Esperanza viva

Cristo: nuestra esperanza viva

27 de diciembre, 2025

Bendito el Dios y Padre de nuestro Señor Jesucristo, que según su grande misericordia nos hizo renacer para una esperanza viva, por la resurrección de Jesucristo de los muertos

1 Pedro 1:3

REINA VALERA 1960

Algo sumamente importante que todo cristiano debe comprender, es que haber sido apoptados como hijos por Dios, no fue producto de alguna buena obra que nosotros hicimos, o como resultado de algún tipo de merecimiento. 1 Pedro 1:3 dice claramente “según su grande misericordia“. Esto significa que tenemos absolutamente cero jactancia en nuestra vida como cristianos.

Aclarado el punto anterior, la segunda parte de este versículo es en donde queremos profundizar. ¿Qué quiere decir “una esperanza viva“? Que sea “viva”, hace alusión a que no termina. No depende del tiempo ni se agota con él. Bajo este concepto, ¿Qué tenemos en este mundo que sea una “esperanza viva”?

Alguno podría traducir esta esperanza en bienestar económico. “Si tengo suficientes fondos como para cubrir emergencias y tener para el día a día, estoy satisfecho y tengo esperanza”. Sin embargo, ¿Cuánto dinero podemos ofrecer a cambio de la salud? Si la enfermedad llegara mañana de forma imprevista, ¿Qué puedo ofrecer para evadirla? ¡No hay dinero suficiente en este mundo que nos de una esperanza perdurable!

Cualquier esperanza considerada en el mundo temporal y terrenal no es perdurable.

Entonces, ¿De qué esperanza nos está hablando Pedro?

La palabra “esperanza” puede traducirse también como confianza. La confianza es esperanza firme. Seguridad. 1 Pedro 1:3 nos dice que esta “esperanza viva” viene de Cristo y de Su resurrección. Que sea “viva” quiere decir que no es una ilusión, ni un idealismo; es completamente real. 

El cristiano puede descansar plenamente en Cristo y Su resurrección.

“Si las riquezas aumentan, no pongas en ellas tu corazón”

Salmo 62:10

Cuando tengo a Cristo como mi esperanza, puedo tener escasez en todas las cosas en esta tierra, necesidad, pero al final estoy completo. Tengo paz. Puedo estar en problemas, pero tener esperanza. Porque se que las cosas de este mundo son temporales; pero tengo a Cristo, y en ÉL tengo todo lo que no podría tener a través del dinero, esfuerzo.

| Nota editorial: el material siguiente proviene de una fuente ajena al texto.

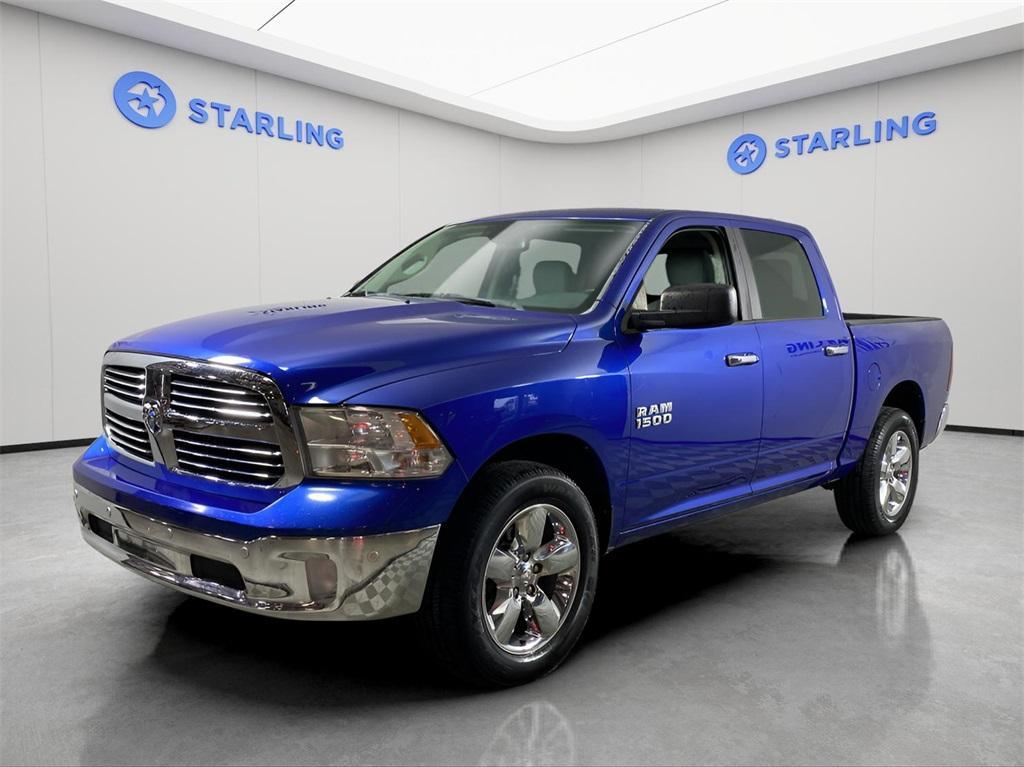 used 2015 Ram 1500 car, priced at $18,850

La esperanza en Cristo puede decir en toda situación: “esto puede estar doliendo, puede ser difícil, pero este no es mi destino final”. La esperanza viva se desapega de la necesidad constante de alcanzar cosas nuevas, obtener nuevas adquisiciones, alcanzar un estándar impuesto; la esperanza viva no tiene necesidad de comprobar nada a nadie. Simplemente descansa en Cristo y Su resurrección, en que Él me amó y que guarda mi vida hasta el último día de mi vida. Y no solo ello, sino que me ha prometido una eternidad de compañerismo con Él.

La esperanza del creyente en Cristo es continuamente expectante. Todos los días espera que Cristo se de a conocer. Todos los días descansa en que Cristo me amó, ama, y amará. Que en Él soy suficiente. Que en Él hay perdón de pecados. Es una esperanza que trae descanso, porque nos recuerda que Cristo es suficiente para nuestra salvación. Que nada hay que podamos añadir a Su obra, y que en Él tenemos la capacidad de crecer en santificación.

Es una esperanza que trae descanso, porque nos recuerda que Cristo es suficiente para nuestra salvación

Pablo dice en 2 Corintios 4:16-18: “Por tanto, no desmayamos; antes aunque este nuestro hombre exterior se va desgastando, el interior no obstante se renueva de día en día. Porque esta leve tribulación momentánea produce en nosotros un cada vez más excelente y eterno peso de gloria; no mirando nosotros las cosas que se ven, sino las que no se ven; pues las cosas que se ven son temporales, pero las que no se ven son eternas

Cuando tenemos esperanza, aunque pasemos por experiencias de dolor, pobreza, enfermedad, injusticia, guerra, podemos conservar la paz, el gozo y la satisfacción. Según Efesios 2:12, quien no tiene a Cristo, no tiene esperanza. Pero según 1 Pedro 1:3, quien ha confiado en Cristo y ha nacido de nuevo en Él, tiene una esperanza viva, completa, permanente y eficaz; su fe está totalmente anclada en Cristo, en quien halla completa paz, seguridad y descanso.